Lying to achieve an outcome isn’t new—from holy men, to Machiavelli, to the modern era; and though it may have been easier to manipulate the ignorant back then, fabrications were delivered in small doses to few, who, at the time, lived worlds apart.

Today, marketing and advertising models target the psyche of millions by correlating and refining thousands of data points collected on individuals, revealing triggers that motivate each of us to act. Lies are spread and multiply within seconds now, and though information may be distributed and accessible globally, instantly, facts are illusive or difficult to find, and all too often debated.


The top three marketing hooks to get you to believe, support, buy. Instill one, or even better, all, and they’ve got you by the balls.

Truth doesn’t make the cut these days. As a matter of concern, it’s considered one of the last resorts, after the lies have been proven beyond a reasonable doubt, as in ‘weapons of mass destruction,’ or ‘Wall Street governs itself against corrosive greed.’

Politicians, supporters and proponents of measures and propositions on the upcoming ballot are currently infesting TV, internet and cell phones with ads relying exclusively on the top three hooks to sell their message. Truth is a rarity. Consummate liar has become the de facto emblem of our representatives regardless of party affiliation. We all shake our heads with a sly grin, as if politics have always been like this, but tightly targeted, technology driven marketing to the masses is beyond dangerous, it’s potentially disastrous.

Democracy, the will of the people by popular vote, is a lie if we don’t know what we’re voting for. We all know big money must back big ad campaigns, but we don’t get to know the contributors or their real agenda. More often than not, the truth is the opposite of the most aggressively advertised messages, but it’s hard to be sure since we’re voting virtually blind on multi-layered issues laden with complexity designed to baffle. Reviewing ballot measures is beyond hellish, even as a writer with a high tolerance for rooting out crap, but what about most working adults who don’t have the time or energy to get to the truth before going to the polls? ‘By the people, for the people’ becomes directed by the few who can afford the latest behavior analysis, and then the airtime and direct mail it takes to win your support.

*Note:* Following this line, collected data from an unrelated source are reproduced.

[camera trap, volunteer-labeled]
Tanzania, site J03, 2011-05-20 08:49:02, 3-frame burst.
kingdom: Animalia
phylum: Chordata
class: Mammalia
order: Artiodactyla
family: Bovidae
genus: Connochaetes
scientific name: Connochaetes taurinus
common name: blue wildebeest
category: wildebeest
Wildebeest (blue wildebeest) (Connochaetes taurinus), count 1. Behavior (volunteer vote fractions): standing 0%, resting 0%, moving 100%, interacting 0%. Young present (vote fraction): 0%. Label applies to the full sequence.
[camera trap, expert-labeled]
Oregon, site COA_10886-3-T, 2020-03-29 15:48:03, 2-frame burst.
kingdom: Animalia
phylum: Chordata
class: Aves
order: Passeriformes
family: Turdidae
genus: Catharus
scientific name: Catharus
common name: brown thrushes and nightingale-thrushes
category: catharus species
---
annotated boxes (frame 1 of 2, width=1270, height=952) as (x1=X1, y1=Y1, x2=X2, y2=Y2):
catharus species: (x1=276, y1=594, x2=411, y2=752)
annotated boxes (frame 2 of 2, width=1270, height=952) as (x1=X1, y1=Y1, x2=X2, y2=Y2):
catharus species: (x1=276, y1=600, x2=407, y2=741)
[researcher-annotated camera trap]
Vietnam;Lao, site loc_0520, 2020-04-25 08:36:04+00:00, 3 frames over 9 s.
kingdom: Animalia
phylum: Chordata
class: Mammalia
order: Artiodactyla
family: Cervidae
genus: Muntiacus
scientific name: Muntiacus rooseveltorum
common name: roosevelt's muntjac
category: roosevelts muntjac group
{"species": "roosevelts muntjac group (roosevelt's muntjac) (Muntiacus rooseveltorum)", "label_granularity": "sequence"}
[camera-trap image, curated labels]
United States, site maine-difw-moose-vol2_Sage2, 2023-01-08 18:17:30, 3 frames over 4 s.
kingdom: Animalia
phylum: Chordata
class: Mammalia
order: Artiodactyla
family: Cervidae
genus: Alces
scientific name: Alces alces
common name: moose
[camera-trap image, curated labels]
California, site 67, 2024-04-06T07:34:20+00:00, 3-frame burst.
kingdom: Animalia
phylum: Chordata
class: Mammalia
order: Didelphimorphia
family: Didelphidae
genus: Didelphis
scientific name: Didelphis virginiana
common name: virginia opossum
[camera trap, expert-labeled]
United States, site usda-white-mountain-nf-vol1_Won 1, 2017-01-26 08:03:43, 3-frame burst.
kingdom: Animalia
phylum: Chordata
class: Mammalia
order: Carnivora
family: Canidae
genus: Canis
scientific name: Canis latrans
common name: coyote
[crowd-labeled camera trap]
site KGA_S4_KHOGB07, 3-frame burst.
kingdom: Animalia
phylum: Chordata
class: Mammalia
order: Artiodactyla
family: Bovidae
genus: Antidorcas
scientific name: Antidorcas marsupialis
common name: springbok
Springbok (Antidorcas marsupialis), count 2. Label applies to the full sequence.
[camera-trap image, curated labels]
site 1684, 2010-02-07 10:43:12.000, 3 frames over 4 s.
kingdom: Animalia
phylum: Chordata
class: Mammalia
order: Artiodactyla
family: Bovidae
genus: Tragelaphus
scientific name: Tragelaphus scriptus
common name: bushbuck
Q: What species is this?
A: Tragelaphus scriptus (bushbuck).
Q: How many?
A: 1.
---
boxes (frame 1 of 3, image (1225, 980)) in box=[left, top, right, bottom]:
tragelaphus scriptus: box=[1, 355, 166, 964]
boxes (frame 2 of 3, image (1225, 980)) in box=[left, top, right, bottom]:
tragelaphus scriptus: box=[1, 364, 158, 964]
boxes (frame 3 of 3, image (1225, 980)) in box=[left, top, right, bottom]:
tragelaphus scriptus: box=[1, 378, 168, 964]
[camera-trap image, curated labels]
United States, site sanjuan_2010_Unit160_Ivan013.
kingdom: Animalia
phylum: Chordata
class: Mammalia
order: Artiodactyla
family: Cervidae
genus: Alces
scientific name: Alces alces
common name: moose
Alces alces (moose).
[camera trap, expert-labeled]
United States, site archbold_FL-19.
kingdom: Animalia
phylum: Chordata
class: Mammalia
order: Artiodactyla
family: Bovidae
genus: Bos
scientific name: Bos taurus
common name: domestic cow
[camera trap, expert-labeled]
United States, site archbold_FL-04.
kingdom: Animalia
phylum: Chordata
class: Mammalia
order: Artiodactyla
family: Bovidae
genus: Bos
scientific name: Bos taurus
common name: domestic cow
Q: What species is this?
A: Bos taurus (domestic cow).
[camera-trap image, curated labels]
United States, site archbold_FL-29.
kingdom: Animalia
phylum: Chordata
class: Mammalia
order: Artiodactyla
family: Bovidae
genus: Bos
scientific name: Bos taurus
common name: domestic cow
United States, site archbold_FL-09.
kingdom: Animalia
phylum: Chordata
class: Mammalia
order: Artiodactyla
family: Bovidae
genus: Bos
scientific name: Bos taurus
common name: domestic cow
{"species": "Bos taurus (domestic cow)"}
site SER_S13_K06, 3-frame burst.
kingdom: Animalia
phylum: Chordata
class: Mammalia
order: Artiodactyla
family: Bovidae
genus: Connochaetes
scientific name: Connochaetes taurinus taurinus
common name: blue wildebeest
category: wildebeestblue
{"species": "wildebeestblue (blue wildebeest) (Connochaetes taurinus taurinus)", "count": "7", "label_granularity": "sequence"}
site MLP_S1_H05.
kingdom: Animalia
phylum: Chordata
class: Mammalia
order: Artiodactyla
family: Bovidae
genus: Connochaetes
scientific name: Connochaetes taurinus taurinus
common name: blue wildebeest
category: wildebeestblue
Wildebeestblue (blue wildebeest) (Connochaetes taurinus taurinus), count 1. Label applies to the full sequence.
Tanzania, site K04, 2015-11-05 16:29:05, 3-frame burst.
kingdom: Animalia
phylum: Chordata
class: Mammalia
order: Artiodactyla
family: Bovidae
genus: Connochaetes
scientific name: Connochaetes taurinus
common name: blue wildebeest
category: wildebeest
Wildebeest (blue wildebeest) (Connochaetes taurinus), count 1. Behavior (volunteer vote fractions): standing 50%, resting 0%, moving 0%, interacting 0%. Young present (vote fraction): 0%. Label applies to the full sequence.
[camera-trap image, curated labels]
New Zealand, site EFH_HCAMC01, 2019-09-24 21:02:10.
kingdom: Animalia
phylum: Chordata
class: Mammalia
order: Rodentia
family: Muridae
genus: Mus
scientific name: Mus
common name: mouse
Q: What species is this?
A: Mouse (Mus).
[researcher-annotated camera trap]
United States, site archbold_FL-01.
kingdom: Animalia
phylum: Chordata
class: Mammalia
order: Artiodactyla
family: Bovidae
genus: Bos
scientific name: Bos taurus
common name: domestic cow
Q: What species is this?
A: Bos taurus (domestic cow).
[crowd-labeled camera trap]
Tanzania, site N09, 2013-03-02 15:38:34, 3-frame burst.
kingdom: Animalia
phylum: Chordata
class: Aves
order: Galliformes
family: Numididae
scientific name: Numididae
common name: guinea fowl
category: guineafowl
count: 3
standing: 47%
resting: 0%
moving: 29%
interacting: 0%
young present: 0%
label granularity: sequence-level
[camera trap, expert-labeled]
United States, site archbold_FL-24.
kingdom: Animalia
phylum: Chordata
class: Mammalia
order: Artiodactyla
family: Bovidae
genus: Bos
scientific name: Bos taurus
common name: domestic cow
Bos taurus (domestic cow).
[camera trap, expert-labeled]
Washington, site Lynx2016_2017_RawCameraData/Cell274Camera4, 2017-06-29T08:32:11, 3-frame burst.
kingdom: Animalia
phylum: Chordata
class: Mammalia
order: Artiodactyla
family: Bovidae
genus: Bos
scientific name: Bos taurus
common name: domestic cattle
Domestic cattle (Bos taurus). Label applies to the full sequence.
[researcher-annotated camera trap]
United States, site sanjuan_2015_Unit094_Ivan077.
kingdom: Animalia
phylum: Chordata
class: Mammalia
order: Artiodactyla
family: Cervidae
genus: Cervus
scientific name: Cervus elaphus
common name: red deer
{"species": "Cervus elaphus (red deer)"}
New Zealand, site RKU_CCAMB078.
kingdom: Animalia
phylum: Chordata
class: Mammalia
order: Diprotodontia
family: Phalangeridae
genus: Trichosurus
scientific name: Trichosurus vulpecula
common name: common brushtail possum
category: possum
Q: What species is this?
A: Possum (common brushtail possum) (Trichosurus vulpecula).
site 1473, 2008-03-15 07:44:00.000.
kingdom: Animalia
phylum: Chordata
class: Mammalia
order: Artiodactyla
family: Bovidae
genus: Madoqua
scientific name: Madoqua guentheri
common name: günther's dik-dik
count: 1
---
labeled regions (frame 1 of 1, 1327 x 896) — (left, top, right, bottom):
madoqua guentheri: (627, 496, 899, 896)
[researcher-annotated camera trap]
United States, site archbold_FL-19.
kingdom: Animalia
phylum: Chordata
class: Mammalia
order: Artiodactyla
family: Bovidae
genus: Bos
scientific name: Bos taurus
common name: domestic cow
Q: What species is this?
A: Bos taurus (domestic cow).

Some would argue truth is subjective. One quick Google search on almost any charged subject will return opposing views by ‘experts,’ but most dismantling of facts is merely a smokescreen to distract. From big business to congress to the cop and even the soccer mom, living in the land of pretend threatens our fragile connection to each other and this planet, and serves no one in the long run.

I would have preferred the cop said, "I caught you speeding and I’m giving you a ticket," and then dealt with my irritation. With every action there is a reaction, and he should have been prepared to deal with mine given he was an adult and his position of stature. He demeaned his own authority choosing to lie, and though his fabrication may have pacified the moment, ultimately it undermined my trust—one more brick in the wall of my view towards authority. And though it may seem like a small thing, of little consequence, multiply me by millions whose trust in our leaders, authority figures and each other is being whittled away with every lie, and you have a culture teetering on the preverbal brink.

A foundationless society eventually devolves into anarchy.